Empirically, I study the endogenous construction of choice environments by political actors. For example, in “Taking the Leap: Voting, Rhetoric, and the Determinants of Electoral Reform”(with Andrew Reeves), we study an important episode in democratization in 19th century United Kingdom (the Second Reform Act, 1867) by analyzing the structure of legislative debate around the topic of reform. In “Is Campaigning Local?” (with Shinya Wakao 2012), we examine candidate’s campaign strategy (i.e. voter’s eventual choices at the ballot box) in the 2010 midterm US House of Representatives election. This work studies the endogenous construction of informal aspects of choice environments, (i.e. “what is it that the group is choosing from?”).
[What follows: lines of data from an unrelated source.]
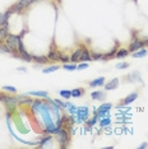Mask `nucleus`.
Returning a JSON list of instances; mask_svg holds the SVG:
<instances>
[{
	"label": "nucleus",
	"instance_id": "nucleus-1",
	"mask_svg": "<svg viewBox=\"0 0 148 149\" xmlns=\"http://www.w3.org/2000/svg\"><path fill=\"white\" fill-rule=\"evenodd\" d=\"M19 40H21V36H15V35H8V36H6V38H5L6 46L12 50V55H13V54L15 55V51H18Z\"/></svg>",
	"mask_w": 148,
	"mask_h": 149
},
{
	"label": "nucleus",
	"instance_id": "nucleus-2",
	"mask_svg": "<svg viewBox=\"0 0 148 149\" xmlns=\"http://www.w3.org/2000/svg\"><path fill=\"white\" fill-rule=\"evenodd\" d=\"M55 138H56V140L60 143L61 147H66L68 143H69V134H68V131H66L65 129L60 127V130L55 134Z\"/></svg>",
	"mask_w": 148,
	"mask_h": 149
},
{
	"label": "nucleus",
	"instance_id": "nucleus-3",
	"mask_svg": "<svg viewBox=\"0 0 148 149\" xmlns=\"http://www.w3.org/2000/svg\"><path fill=\"white\" fill-rule=\"evenodd\" d=\"M37 1V0H19V1H17L14 5L12 6V12H22L24 8H27V6H29L32 4V3Z\"/></svg>",
	"mask_w": 148,
	"mask_h": 149
},
{
	"label": "nucleus",
	"instance_id": "nucleus-4",
	"mask_svg": "<svg viewBox=\"0 0 148 149\" xmlns=\"http://www.w3.org/2000/svg\"><path fill=\"white\" fill-rule=\"evenodd\" d=\"M0 101H3V102L5 103V106H6V108H8L9 111L15 110V106H17V103H18V98L6 97V96H4V94L1 96V98H0Z\"/></svg>",
	"mask_w": 148,
	"mask_h": 149
},
{
	"label": "nucleus",
	"instance_id": "nucleus-5",
	"mask_svg": "<svg viewBox=\"0 0 148 149\" xmlns=\"http://www.w3.org/2000/svg\"><path fill=\"white\" fill-rule=\"evenodd\" d=\"M88 107L83 106V107H78L77 108V117H78V123H82V121H87L88 120Z\"/></svg>",
	"mask_w": 148,
	"mask_h": 149
},
{
	"label": "nucleus",
	"instance_id": "nucleus-6",
	"mask_svg": "<svg viewBox=\"0 0 148 149\" xmlns=\"http://www.w3.org/2000/svg\"><path fill=\"white\" fill-rule=\"evenodd\" d=\"M111 107H112V104H111V103H103V104H101V106L98 107V110L96 111V113H97V116H98V118H102V117L107 116Z\"/></svg>",
	"mask_w": 148,
	"mask_h": 149
},
{
	"label": "nucleus",
	"instance_id": "nucleus-7",
	"mask_svg": "<svg viewBox=\"0 0 148 149\" xmlns=\"http://www.w3.org/2000/svg\"><path fill=\"white\" fill-rule=\"evenodd\" d=\"M143 46H144V42L140 41L139 38H137V37H135V38H133L132 42H130V45H129V51H130V52L138 51V50L143 49Z\"/></svg>",
	"mask_w": 148,
	"mask_h": 149
},
{
	"label": "nucleus",
	"instance_id": "nucleus-8",
	"mask_svg": "<svg viewBox=\"0 0 148 149\" xmlns=\"http://www.w3.org/2000/svg\"><path fill=\"white\" fill-rule=\"evenodd\" d=\"M137 98H138V93H137V92H133V93L128 94V96L123 100V103L120 104V106H117V107H119V108H120V107H125V106H128V104H130L132 102H134Z\"/></svg>",
	"mask_w": 148,
	"mask_h": 149
},
{
	"label": "nucleus",
	"instance_id": "nucleus-9",
	"mask_svg": "<svg viewBox=\"0 0 148 149\" xmlns=\"http://www.w3.org/2000/svg\"><path fill=\"white\" fill-rule=\"evenodd\" d=\"M119 87V79L115 78V79H111L110 82L105 83V91H112V89H116Z\"/></svg>",
	"mask_w": 148,
	"mask_h": 149
},
{
	"label": "nucleus",
	"instance_id": "nucleus-10",
	"mask_svg": "<svg viewBox=\"0 0 148 149\" xmlns=\"http://www.w3.org/2000/svg\"><path fill=\"white\" fill-rule=\"evenodd\" d=\"M128 80L129 82H140L142 83V78H140V73L139 72H133L128 75Z\"/></svg>",
	"mask_w": 148,
	"mask_h": 149
},
{
	"label": "nucleus",
	"instance_id": "nucleus-11",
	"mask_svg": "<svg viewBox=\"0 0 148 149\" xmlns=\"http://www.w3.org/2000/svg\"><path fill=\"white\" fill-rule=\"evenodd\" d=\"M82 51H83V49H77L72 54V56H70V61H72V63L79 61V60H80V56H82Z\"/></svg>",
	"mask_w": 148,
	"mask_h": 149
},
{
	"label": "nucleus",
	"instance_id": "nucleus-12",
	"mask_svg": "<svg viewBox=\"0 0 148 149\" xmlns=\"http://www.w3.org/2000/svg\"><path fill=\"white\" fill-rule=\"evenodd\" d=\"M105 84V78L103 77H100L97 79H93L92 82H89V87L95 88V87H102Z\"/></svg>",
	"mask_w": 148,
	"mask_h": 149
},
{
	"label": "nucleus",
	"instance_id": "nucleus-13",
	"mask_svg": "<svg viewBox=\"0 0 148 149\" xmlns=\"http://www.w3.org/2000/svg\"><path fill=\"white\" fill-rule=\"evenodd\" d=\"M91 97H92V100L95 101H103L106 98L105 93L101 92V91H96V92H92L91 93Z\"/></svg>",
	"mask_w": 148,
	"mask_h": 149
},
{
	"label": "nucleus",
	"instance_id": "nucleus-14",
	"mask_svg": "<svg viewBox=\"0 0 148 149\" xmlns=\"http://www.w3.org/2000/svg\"><path fill=\"white\" fill-rule=\"evenodd\" d=\"M28 96H36V97H41V98H47L49 93L46 91H35V92H28Z\"/></svg>",
	"mask_w": 148,
	"mask_h": 149
},
{
	"label": "nucleus",
	"instance_id": "nucleus-15",
	"mask_svg": "<svg viewBox=\"0 0 148 149\" xmlns=\"http://www.w3.org/2000/svg\"><path fill=\"white\" fill-rule=\"evenodd\" d=\"M92 60V57H91V54L88 52V50L87 49H83L82 51V56H80V60L79 61H83V63H88Z\"/></svg>",
	"mask_w": 148,
	"mask_h": 149
},
{
	"label": "nucleus",
	"instance_id": "nucleus-16",
	"mask_svg": "<svg viewBox=\"0 0 148 149\" xmlns=\"http://www.w3.org/2000/svg\"><path fill=\"white\" fill-rule=\"evenodd\" d=\"M33 61H36L37 64H47L49 63V57L47 56H32Z\"/></svg>",
	"mask_w": 148,
	"mask_h": 149
},
{
	"label": "nucleus",
	"instance_id": "nucleus-17",
	"mask_svg": "<svg viewBox=\"0 0 148 149\" xmlns=\"http://www.w3.org/2000/svg\"><path fill=\"white\" fill-rule=\"evenodd\" d=\"M148 54V51L146 49H140V50H138V51H134L133 52V57L134 59H140V57H144Z\"/></svg>",
	"mask_w": 148,
	"mask_h": 149
},
{
	"label": "nucleus",
	"instance_id": "nucleus-18",
	"mask_svg": "<svg viewBox=\"0 0 148 149\" xmlns=\"http://www.w3.org/2000/svg\"><path fill=\"white\" fill-rule=\"evenodd\" d=\"M8 29H9V26H8V24L0 26V40L6 38V36L9 35V33H8Z\"/></svg>",
	"mask_w": 148,
	"mask_h": 149
},
{
	"label": "nucleus",
	"instance_id": "nucleus-19",
	"mask_svg": "<svg viewBox=\"0 0 148 149\" xmlns=\"http://www.w3.org/2000/svg\"><path fill=\"white\" fill-rule=\"evenodd\" d=\"M19 57H21V60H24V61H32V56L29 55L28 52L26 51V50H23V51H19Z\"/></svg>",
	"mask_w": 148,
	"mask_h": 149
},
{
	"label": "nucleus",
	"instance_id": "nucleus-20",
	"mask_svg": "<svg viewBox=\"0 0 148 149\" xmlns=\"http://www.w3.org/2000/svg\"><path fill=\"white\" fill-rule=\"evenodd\" d=\"M128 54H129V50H125V49H120L117 50L116 54H115V57L116 59H123V57H125Z\"/></svg>",
	"mask_w": 148,
	"mask_h": 149
},
{
	"label": "nucleus",
	"instance_id": "nucleus-21",
	"mask_svg": "<svg viewBox=\"0 0 148 149\" xmlns=\"http://www.w3.org/2000/svg\"><path fill=\"white\" fill-rule=\"evenodd\" d=\"M47 57H49V60H60V54L58 51H55V50H51Z\"/></svg>",
	"mask_w": 148,
	"mask_h": 149
},
{
	"label": "nucleus",
	"instance_id": "nucleus-22",
	"mask_svg": "<svg viewBox=\"0 0 148 149\" xmlns=\"http://www.w3.org/2000/svg\"><path fill=\"white\" fill-rule=\"evenodd\" d=\"M70 92H72V97H82L84 91H83L82 88H77V89H73V91H70Z\"/></svg>",
	"mask_w": 148,
	"mask_h": 149
},
{
	"label": "nucleus",
	"instance_id": "nucleus-23",
	"mask_svg": "<svg viewBox=\"0 0 148 149\" xmlns=\"http://www.w3.org/2000/svg\"><path fill=\"white\" fill-rule=\"evenodd\" d=\"M42 101H33L32 102V112L33 113H38L40 110V104H41Z\"/></svg>",
	"mask_w": 148,
	"mask_h": 149
},
{
	"label": "nucleus",
	"instance_id": "nucleus-24",
	"mask_svg": "<svg viewBox=\"0 0 148 149\" xmlns=\"http://www.w3.org/2000/svg\"><path fill=\"white\" fill-rule=\"evenodd\" d=\"M58 69H59V65H52V66L46 68V69H42V72H43V74H50V73L56 72Z\"/></svg>",
	"mask_w": 148,
	"mask_h": 149
},
{
	"label": "nucleus",
	"instance_id": "nucleus-25",
	"mask_svg": "<svg viewBox=\"0 0 148 149\" xmlns=\"http://www.w3.org/2000/svg\"><path fill=\"white\" fill-rule=\"evenodd\" d=\"M64 69L65 70H68V72H74V70H77V64L75 63H73V64H64Z\"/></svg>",
	"mask_w": 148,
	"mask_h": 149
},
{
	"label": "nucleus",
	"instance_id": "nucleus-26",
	"mask_svg": "<svg viewBox=\"0 0 148 149\" xmlns=\"http://www.w3.org/2000/svg\"><path fill=\"white\" fill-rule=\"evenodd\" d=\"M110 124H111V120H110V117H102V118H101V121H100V125H101V127L109 126Z\"/></svg>",
	"mask_w": 148,
	"mask_h": 149
},
{
	"label": "nucleus",
	"instance_id": "nucleus-27",
	"mask_svg": "<svg viewBox=\"0 0 148 149\" xmlns=\"http://www.w3.org/2000/svg\"><path fill=\"white\" fill-rule=\"evenodd\" d=\"M60 96H63L65 100H69L70 97H72V92L70 91H68V89H64V91H60Z\"/></svg>",
	"mask_w": 148,
	"mask_h": 149
},
{
	"label": "nucleus",
	"instance_id": "nucleus-28",
	"mask_svg": "<svg viewBox=\"0 0 148 149\" xmlns=\"http://www.w3.org/2000/svg\"><path fill=\"white\" fill-rule=\"evenodd\" d=\"M91 57H92V60H103V57H105V55H103V54L93 52V54H91Z\"/></svg>",
	"mask_w": 148,
	"mask_h": 149
},
{
	"label": "nucleus",
	"instance_id": "nucleus-29",
	"mask_svg": "<svg viewBox=\"0 0 148 149\" xmlns=\"http://www.w3.org/2000/svg\"><path fill=\"white\" fill-rule=\"evenodd\" d=\"M97 120H98V116H97V113H95V116L91 118L89 121H87V124H88V126H93V125H96Z\"/></svg>",
	"mask_w": 148,
	"mask_h": 149
},
{
	"label": "nucleus",
	"instance_id": "nucleus-30",
	"mask_svg": "<svg viewBox=\"0 0 148 149\" xmlns=\"http://www.w3.org/2000/svg\"><path fill=\"white\" fill-rule=\"evenodd\" d=\"M117 50L116 49H114V50H111V51L109 54H106L105 57H103V60H110V57H112V56H115V54H116Z\"/></svg>",
	"mask_w": 148,
	"mask_h": 149
},
{
	"label": "nucleus",
	"instance_id": "nucleus-31",
	"mask_svg": "<svg viewBox=\"0 0 148 149\" xmlns=\"http://www.w3.org/2000/svg\"><path fill=\"white\" fill-rule=\"evenodd\" d=\"M116 69H119V70H121V69H126V68H129V64L128 63H119V64H116L115 65Z\"/></svg>",
	"mask_w": 148,
	"mask_h": 149
},
{
	"label": "nucleus",
	"instance_id": "nucleus-32",
	"mask_svg": "<svg viewBox=\"0 0 148 149\" xmlns=\"http://www.w3.org/2000/svg\"><path fill=\"white\" fill-rule=\"evenodd\" d=\"M3 89L6 91V92H10V93H15L17 92V88L15 87H12V86H4Z\"/></svg>",
	"mask_w": 148,
	"mask_h": 149
},
{
	"label": "nucleus",
	"instance_id": "nucleus-33",
	"mask_svg": "<svg viewBox=\"0 0 148 149\" xmlns=\"http://www.w3.org/2000/svg\"><path fill=\"white\" fill-rule=\"evenodd\" d=\"M88 68V63H83V64H79V65H77V70H84Z\"/></svg>",
	"mask_w": 148,
	"mask_h": 149
},
{
	"label": "nucleus",
	"instance_id": "nucleus-34",
	"mask_svg": "<svg viewBox=\"0 0 148 149\" xmlns=\"http://www.w3.org/2000/svg\"><path fill=\"white\" fill-rule=\"evenodd\" d=\"M68 108H69V112L72 113V115H74V113H77V108H78V107H75L74 104H70Z\"/></svg>",
	"mask_w": 148,
	"mask_h": 149
},
{
	"label": "nucleus",
	"instance_id": "nucleus-35",
	"mask_svg": "<svg viewBox=\"0 0 148 149\" xmlns=\"http://www.w3.org/2000/svg\"><path fill=\"white\" fill-rule=\"evenodd\" d=\"M60 60H61V61L64 63V64H66L70 60V57H68V56H65V55H61V54H60Z\"/></svg>",
	"mask_w": 148,
	"mask_h": 149
},
{
	"label": "nucleus",
	"instance_id": "nucleus-36",
	"mask_svg": "<svg viewBox=\"0 0 148 149\" xmlns=\"http://www.w3.org/2000/svg\"><path fill=\"white\" fill-rule=\"evenodd\" d=\"M51 140V136H46V138H43L41 141H40V145H45L46 143H47V141H50Z\"/></svg>",
	"mask_w": 148,
	"mask_h": 149
},
{
	"label": "nucleus",
	"instance_id": "nucleus-37",
	"mask_svg": "<svg viewBox=\"0 0 148 149\" xmlns=\"http://www.w3.org/2000/svg\"><path fill=\"white\" fill-rule=\"evenodd\" d=\"M55 102L58 103V104H59V106L61 107V108H66V107H68V106H66V102H61V101H60V100H55Z\"/></svg>",
	"mask_w": 148,
	"mask_h": 149
},
{
	"label": "nucleus",
	"instance_id": "nucleus-38",
	"mask_svg": "<svg viewBox=\"0 0 148 149\" xmlns=\"http://www.w3.org/2000/svg\"><path fill=\"white\" fill-rule=\"evenodd\" d=\"M18 72H23V73H27V69H26V68H23V66H21V68H18Z\"/></svg>",
	"mask_w": 148,
	"mask_h": 149
},
{
	"label": "nucleus",
	"instance_id": "nucleus-39",
	"mask_svg": "<svg viewBox=\"0 0 148 149\" xmlns=\"http://www.w3.org/2000/svg\"><path fill=\"white\" fill-rule=\"evenodd\" d=\"M147 147H148V144H147V143H142V144L139 145V148H140V149H144V148H147Z\"/></svg>",
	"mask_w": 148,
	"mask_h": 149
},
{
	"label": "nucleus",
	"instance_id": "nucleus-40",
	"mask_svg": "<svg viewBox=\"0 0 148 149\" xmlns=\"http://www.w3.org/2000/svg\"><path fill=\"white\" fill-rule=\"evenodd\" d=\"M143 42H144V46H148V40H144Z\"/></svg>",
	"mask_w": 148,
	"mask_h": 149
},
{
	"label": "nucleus",
	"instance_id": "nucleus-41",
	"mask_svg": "<svg viewBox=\"0 0 148 149\" xmlns=\"http://www.w3.org/2000/svg\"><path fill=\"white\" fill-rule=\"evenodd\" d=\"M0 98H1V94H0Z\"/></svg>",
	"mask_w": 148,
	"mask_h": 149
},
{
	"label": "nucleus",
	"instance_id": "nucleus-42",
	"mask_svg": "<svg viewBox=\"0 0 148 149\" xmlns=\"http://www.w3.org/2000/svg\"><path fill=\"white\" fill-rule=\"evenodd\" d=\"M147 51H148V50H147Z\"/></svg>",
	"mask_w": 148,
	"mask_h": 149
}]
</instances>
Lastly, a non-trivial portion of my research activities might be termed methodological, in that they develop and present novel methods of measurement and hypothesis testing. In “'Modeling preferences using legislative voting in the presence of missing data” (with Abel Rodriguez), we develop a statistical model for use in testing theories of legislator abstention in roll-call voting. We apply the model to voting on electoral reform in the UK House of Commons 1866-1867 and evidence for strategic abstention by Conservatives on technically ambiguous issues of the reform debate. In “ ‘Party-talk’: a Negative Binomial Factor Model for Political Text” (with James Scott and Liang Sun ), we develop a new statistical model of word counts for analyzing large corpora of texts. In “ 'Looking for What You Can't See': a Non-parametric Bayesian Specification Test for Heterogeneity” I introduce a model capable of estimating unobserved sub-populations from observational data and apply it to studies of legislative behavior. In “Towards Fair Tests of Set-Valued Predictions” I discuss various challenges to empirically testing social choice-theoretic predictions directly and present several alternate tests. Collectively, my methodological research is an ongoing effort to create innovative and useful tools for political scientists facing the challenges and opportunities “big data” provides in the 21rst century.